PROBLEM DETAILS:
Answer these questions about the article on AR and VR for business that follows:
1. In what year were Citrix's efforts focused on protocol support for VR?
2. What position does Ben Jones hold at The GRID Factory?
3. Which technologies is most of Ben's current work focused around?

DOCUMENT TEXT:
AR and VR for business: Considerations for virtualization, and where VMware sits

Rachel Berry looks at how VMware seems best poised to lead the way when it comes to AR/VR streaming, and she also talks with Ben Jones of The GRID Factory.

In Part 1 of our AR and VR for business update, we covered VMware’s progress in supporting the management of both AR/VR endpoints (e.g., headsets such as the Pico, Vive, Oculus) and also their work on developing some interesting support for applications. However, we still had some questions on whether the VMware graphics stack was ready for the demands of graphical demands of VR.

In this second part, we want to look deeper into this and talk to a VMware partner who is implementing customer solutions, and look at the feasibility of remoting and streaming VR applications through an EUC stack.

In terms of virtualizing and remoting, AR/VR applications are amongst the most demanding possible on graphics stacks. Remember that back in 2017, the Citrix efforts were focused on protocol support for VR, whilst VMware’s protocol didn’t seem up to the demands of VR. What has happened to make VMware solutions feasible in terms of the graphics stack and protocols? There’s a lot of hype in this area and, to be honest, a lot of articles that look like they are designed for marketing keyword searches and SEO. So, to get a deeper insight I talked to Ben Jones, co-founder and CTO of The GRID Factory.

Challenges of virtualizing and remoting AR/VR applications

Ben is well known in the EUC/GPU/graphical applications communities and specializes in delivering enterprise graphics solutions, often encompassing GPUs and/or virtualization. Ben’s new venture specializes in AR/VR, particularly virtualized and streamed solutions, and (as you can guess from the name of the company) he has a close working relationship with NVIDIA. Most of Ben’s current work is focused around NVIDIA CloudXR technologies, often used in conjunction with VMware technologies.

I was keen to understand the technical challenges of virtualizing and remoting AR/VR applications as the performance and user experience of these applications is extreme and way beyond the demands of even the most challenging 3-D/CAD/graphical use cases in VDI.

DATASET:
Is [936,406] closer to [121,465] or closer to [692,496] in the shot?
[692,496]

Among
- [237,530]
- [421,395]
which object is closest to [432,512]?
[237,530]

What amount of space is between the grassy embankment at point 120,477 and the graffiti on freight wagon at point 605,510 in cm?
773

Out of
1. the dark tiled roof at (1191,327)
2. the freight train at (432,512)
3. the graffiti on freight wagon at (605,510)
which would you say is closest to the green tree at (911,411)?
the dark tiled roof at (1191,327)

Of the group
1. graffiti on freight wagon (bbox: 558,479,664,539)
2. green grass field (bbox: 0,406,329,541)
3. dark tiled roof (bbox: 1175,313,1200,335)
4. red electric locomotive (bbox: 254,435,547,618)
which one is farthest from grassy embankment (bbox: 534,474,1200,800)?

EXERCISE RESPONSE:
1. 2017
2. Co-founder and CTO
3. NVIDIA CloudXR technologies